Quantum correlations and coherence between two particles interacting with a thermal bath

TL;DR

This paper investigates how a thermal bath induces quantum correlations and coherence between two particles in a lattice, revealing a characteristic time-scale and phase-space signatures of quantumness.

Contribution

It provides a detailed analysis of bath-induced quantum correlations and coherence, introducing a Wigner-like distribution as an indicator, and explores their dynamics in a lattice system.

Findings

Bath induces correlations between particles.

Maximum coherence occurs at a specific time-scale.

Negative Wigner volume correlates with coherence time-scale.

Abstract

Quantum correlations and coherence generated between two free spinless particles in the lattice, interacting with a common quantum phonon bath, are studied.

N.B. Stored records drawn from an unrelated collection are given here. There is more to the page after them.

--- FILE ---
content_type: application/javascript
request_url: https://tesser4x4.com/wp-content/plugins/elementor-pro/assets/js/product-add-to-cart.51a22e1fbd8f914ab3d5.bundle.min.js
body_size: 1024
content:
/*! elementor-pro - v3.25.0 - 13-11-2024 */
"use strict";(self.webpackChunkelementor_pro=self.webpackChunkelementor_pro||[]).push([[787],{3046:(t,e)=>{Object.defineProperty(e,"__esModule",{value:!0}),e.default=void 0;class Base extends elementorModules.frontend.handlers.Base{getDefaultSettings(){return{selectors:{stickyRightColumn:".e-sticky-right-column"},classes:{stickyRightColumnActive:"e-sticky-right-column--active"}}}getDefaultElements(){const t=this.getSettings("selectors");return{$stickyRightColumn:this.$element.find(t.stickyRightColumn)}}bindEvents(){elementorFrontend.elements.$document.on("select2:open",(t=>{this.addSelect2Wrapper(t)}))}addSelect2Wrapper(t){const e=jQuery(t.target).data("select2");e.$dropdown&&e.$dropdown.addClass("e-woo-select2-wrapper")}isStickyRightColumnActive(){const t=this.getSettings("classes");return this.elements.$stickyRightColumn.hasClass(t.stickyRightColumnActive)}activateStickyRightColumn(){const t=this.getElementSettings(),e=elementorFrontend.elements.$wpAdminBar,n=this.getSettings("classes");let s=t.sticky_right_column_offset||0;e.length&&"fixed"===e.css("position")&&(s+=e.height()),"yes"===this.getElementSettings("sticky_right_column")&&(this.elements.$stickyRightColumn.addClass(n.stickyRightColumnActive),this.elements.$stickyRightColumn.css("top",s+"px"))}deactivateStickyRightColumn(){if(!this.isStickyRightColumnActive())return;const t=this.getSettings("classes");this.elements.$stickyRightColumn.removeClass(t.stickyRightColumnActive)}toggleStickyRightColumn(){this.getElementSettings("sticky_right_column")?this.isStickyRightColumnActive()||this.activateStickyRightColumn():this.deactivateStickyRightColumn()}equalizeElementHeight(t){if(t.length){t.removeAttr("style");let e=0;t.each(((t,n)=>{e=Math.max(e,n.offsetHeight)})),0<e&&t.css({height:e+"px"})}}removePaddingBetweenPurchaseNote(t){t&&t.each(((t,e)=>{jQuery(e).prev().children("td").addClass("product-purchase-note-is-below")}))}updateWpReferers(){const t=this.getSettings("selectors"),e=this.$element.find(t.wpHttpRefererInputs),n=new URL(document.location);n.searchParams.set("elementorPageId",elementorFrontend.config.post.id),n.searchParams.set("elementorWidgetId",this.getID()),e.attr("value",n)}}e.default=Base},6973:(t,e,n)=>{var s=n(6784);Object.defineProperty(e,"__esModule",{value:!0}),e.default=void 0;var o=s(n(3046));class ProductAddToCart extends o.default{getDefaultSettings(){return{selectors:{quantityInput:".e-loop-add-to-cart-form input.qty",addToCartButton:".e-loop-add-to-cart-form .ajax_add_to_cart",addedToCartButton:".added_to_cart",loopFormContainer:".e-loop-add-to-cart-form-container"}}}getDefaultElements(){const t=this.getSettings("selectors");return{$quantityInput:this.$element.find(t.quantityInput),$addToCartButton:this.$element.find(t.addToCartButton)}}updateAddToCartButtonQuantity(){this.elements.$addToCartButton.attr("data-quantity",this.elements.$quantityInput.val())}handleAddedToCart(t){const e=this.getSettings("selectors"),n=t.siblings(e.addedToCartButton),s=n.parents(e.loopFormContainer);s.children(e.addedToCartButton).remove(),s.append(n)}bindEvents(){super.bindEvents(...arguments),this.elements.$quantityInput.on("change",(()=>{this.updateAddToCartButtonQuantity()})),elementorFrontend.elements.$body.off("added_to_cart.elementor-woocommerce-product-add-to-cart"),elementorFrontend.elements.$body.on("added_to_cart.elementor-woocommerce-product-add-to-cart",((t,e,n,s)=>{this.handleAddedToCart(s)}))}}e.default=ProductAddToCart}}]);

The reduced density matrix is solved using the Markov approach. We show that the bath induces correlations between the particles. The coherence induced by the bath is studied, calculating off-diagonal elements of the density matrix, spatiotemporal dispersion, purity and quantum mutual information. We find a characteristic time-scale pointing out when this coherence is maximum. In addition, a Wigner-like distribution in the phase-space (lattice) is introduced as an indirect indicator of the quantumness of total correlations and coherence induced by the thermal bath. The negative volume of the Wigner function also shows a behavior which is in agreement with the time-scale that we have found. A Gaussian distribution for the profile of particles is not obtained, and interference patterns are observed as the result of bath-induced coherence. As the temperature of the bath vanishes, the ballistic behavior of the tight-binding model is recovered. The geometric quantum discord is calculated, to characterize the nature of the correlations.